Supplied text:
------------------------------

In 1978, Hugh Nibley wrote, after referring to Brigham Young University’s 1951 acquisition of the Greek and Latin Patrologiae, “here indeed was a treasure trove of hints. . . . At last we had something to work with in the Patrologiae.”1 Nibley has turned his scholarly attention in many directions throughout his career. He has dealt with Book of Mormon studies, LDS church history, Enoch, Abraham, Egyptology and the Book of Abraham, Jewish pseudepigrapha, the symbolism of statecraft and cosmology, Brigham Young, and the temple endowment. But from the outset of his career, he has been centrally concerned with primitive Christianity,2 especially the shadowy era between the New Testament era proper and the emergence and triumph of the Catholic Church and Holy Roman Empire. In those early centuries of persecution, unrest, syncretism, uncertainty, and heresy, the Christian church eventually took strong steps to effect doctrinal and administrative unity. While Christian historians have traditionally described this as a victory,3 Nibley, in the important series of articles contained in this book, has instead concentrated on what may have been lost in the transition from the New Testament church to the Christianity of Constantine’s era and beyond. While this perspective may not be immediately popular in all circles, everyone should agree that it is a valid, even necessary, avenue of inquiry.

------------------------------

What is required: Please explain in one to three sentences what, according to the passage on Hugh Nibley, finally gave him "something to work with," and how he described it.

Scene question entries
------------------------------

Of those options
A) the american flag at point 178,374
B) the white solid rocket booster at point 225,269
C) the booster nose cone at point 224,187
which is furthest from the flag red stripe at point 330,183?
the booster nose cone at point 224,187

------------------------------

Final answer: Brigham Young University's 1951 acquisition of the Greek and Latin Patrologiae finally gave him something to work with. He described those volumes as "a treasure trove of hints."